INSTRUCTIONS FOR THE TASK: Reproduce the passage of the horror movie reviews between "It’s interesting to" and "Good for him!", inclusive, with no changes.

PAGE TEXT:
»»

Horrorfest 2025: Strange Darling

Strange Darling
Written and directed by JT Mollner

Starring Willa Fitzgerald, Kyle Gallner, Madison Beaty, Steven Michael Quezada, Ed Begley Jr. and Barbara Hershey
USA, 2024

A game of cat and mouse unfolds between a woman on the run and a man with a gun in STRANGE DARLING, a movie where you’re never quite sure who’s the cat and who’s the mouse. Or if they’re both cats? Or if they’re both mice?

We’re told up front this is going to be a story told in six chapters, and then immediately have the rug pulled out from under us when we realize the six chapters are not going to be in order. This could be a moment where you roll your eyes and go, “I get it. I’ve seen a Tarantino flick before.” Except, for once, the non linear storytelling fits well with the premise, which is this: a woman and a man meet up to do a little bondage/rape role play. Where does the play start and end? What’s REALLY going on? If you’re like me, you’ll be kept guessing until the movie’s last moments.

The movie wouldn’t work as well as it does without the two central performances by Willa Fitzgerald and Kyle Gallner who are able to keep us guessing where they’re coming from while also embodying specific characters and rising to the physical challenge of what’s basically nonstop action. I wasn’t familiar with Fitzgerald before this, thought she’s been at it for 20 years, but I’m a fan of Gallner’s from his charismatic performance in the great DINNER IN AMERICA.

As Stefon might say, this movie has everything: gore, action, suspense, sex and even laughs. It’s the kind of movie that makes me want to say stuff like, “They don’t make ’em like this anymore” and, “Now THAT’S a movie,” but I won’t because that’d be cliched. 

It’s interesting to note the great cinematography is by Giovanni Ribisi, of all people, known to me mostly as one of the brighter spots in the less-good seasons of THE WONDER YEARS. He’s acted in everything from SAVING PRIVATE RYAN to AVATAR and now shows his chops as an accomplished DP. Good for him!

Anyway, the movie’s good. Go watch it.

Horrorfest 2025: The Last Man on Earth

The Last Man on Earth

Written by Richard Matheson and William F. Leicester

Based on the novel by Richard Matheson

Directed by Sidney Salkow and Ubaldo B. Ragona

Starring Vincent Price, Franca Bettoia, Emma Danieli and Giacomo Rossi Stuart

USA/Italy, 1964

What better way to start Horrorfest 2025 than with one of the first names in fear, Vincent Price. What’s Horrofest, you ask? It’s my way of celebrating spooky season, when the weather cools, the days shorten and the leaves get crunchy and fall: write about 31 horror movies in 31 days, preferably ones I’ve never seen before.

««

INFORMATION PROVIDED:
»»

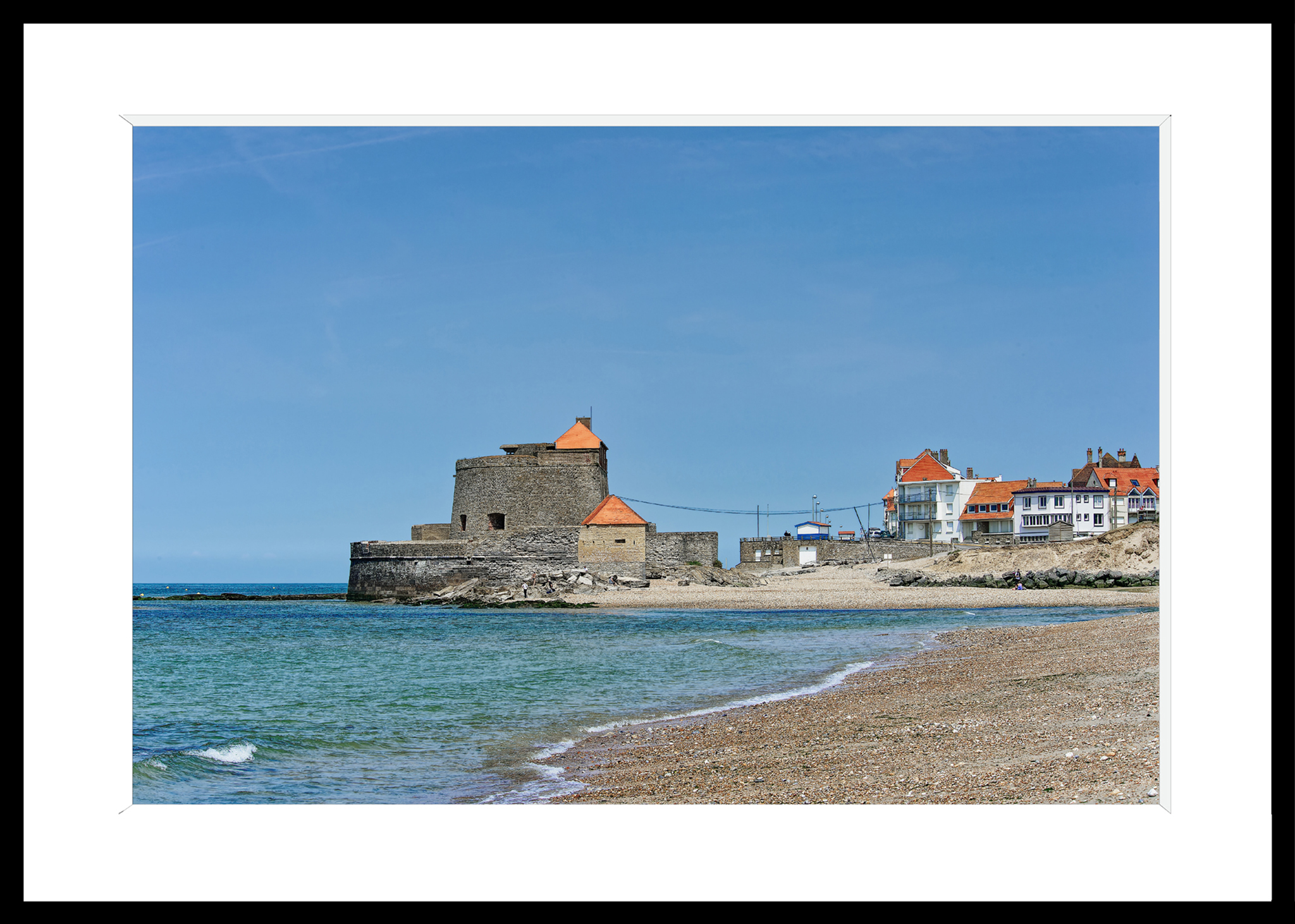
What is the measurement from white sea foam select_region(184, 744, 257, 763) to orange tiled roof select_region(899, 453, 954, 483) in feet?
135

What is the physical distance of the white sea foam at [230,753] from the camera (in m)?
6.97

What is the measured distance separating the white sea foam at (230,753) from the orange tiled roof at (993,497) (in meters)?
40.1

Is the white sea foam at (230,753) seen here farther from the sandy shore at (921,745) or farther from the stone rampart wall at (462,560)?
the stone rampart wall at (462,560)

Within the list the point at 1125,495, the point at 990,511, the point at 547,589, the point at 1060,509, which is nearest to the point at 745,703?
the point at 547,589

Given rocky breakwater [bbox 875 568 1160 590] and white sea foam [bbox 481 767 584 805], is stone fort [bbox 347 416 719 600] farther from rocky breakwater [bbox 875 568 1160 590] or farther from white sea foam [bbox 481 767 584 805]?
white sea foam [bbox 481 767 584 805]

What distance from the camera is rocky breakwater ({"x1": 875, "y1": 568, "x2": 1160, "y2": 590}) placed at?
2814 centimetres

««
»»

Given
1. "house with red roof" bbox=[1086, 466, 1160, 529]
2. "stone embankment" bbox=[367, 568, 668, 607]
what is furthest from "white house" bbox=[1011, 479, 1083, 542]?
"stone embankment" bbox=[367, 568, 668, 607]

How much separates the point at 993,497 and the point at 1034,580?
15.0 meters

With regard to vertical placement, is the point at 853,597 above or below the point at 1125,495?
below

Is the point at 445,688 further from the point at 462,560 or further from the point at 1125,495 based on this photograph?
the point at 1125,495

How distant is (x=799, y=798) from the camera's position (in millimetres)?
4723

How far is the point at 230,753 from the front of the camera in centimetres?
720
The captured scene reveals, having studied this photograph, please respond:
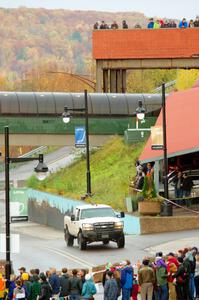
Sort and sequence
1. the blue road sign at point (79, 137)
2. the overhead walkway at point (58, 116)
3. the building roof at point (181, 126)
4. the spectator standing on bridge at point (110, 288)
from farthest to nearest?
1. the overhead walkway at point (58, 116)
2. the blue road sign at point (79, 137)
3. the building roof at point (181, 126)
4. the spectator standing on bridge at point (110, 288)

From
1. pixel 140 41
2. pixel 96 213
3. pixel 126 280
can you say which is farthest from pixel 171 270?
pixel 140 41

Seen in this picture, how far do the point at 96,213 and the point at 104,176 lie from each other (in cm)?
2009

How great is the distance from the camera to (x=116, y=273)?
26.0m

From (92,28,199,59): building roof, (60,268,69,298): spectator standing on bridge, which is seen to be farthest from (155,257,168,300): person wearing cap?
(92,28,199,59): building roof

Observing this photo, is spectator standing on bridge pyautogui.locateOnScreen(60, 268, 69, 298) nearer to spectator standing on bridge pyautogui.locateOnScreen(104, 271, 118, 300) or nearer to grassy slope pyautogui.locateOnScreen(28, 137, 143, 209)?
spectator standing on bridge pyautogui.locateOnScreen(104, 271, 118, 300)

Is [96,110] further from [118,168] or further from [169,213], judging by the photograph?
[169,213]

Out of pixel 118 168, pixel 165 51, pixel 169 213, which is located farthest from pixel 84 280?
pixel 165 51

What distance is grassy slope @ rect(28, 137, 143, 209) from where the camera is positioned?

««

TASK ANSWER:
It’s interesting to note the great cinematography is by Giovanni Ribisi, of all people, known to me mostly as one of the brighter spots in the less-good seasons of THE WONDER YEARS. He’s acted in everything from SAVING PRIVATE RYAN to AVATAR and now shows his chops as an accomplished DP. Good for him!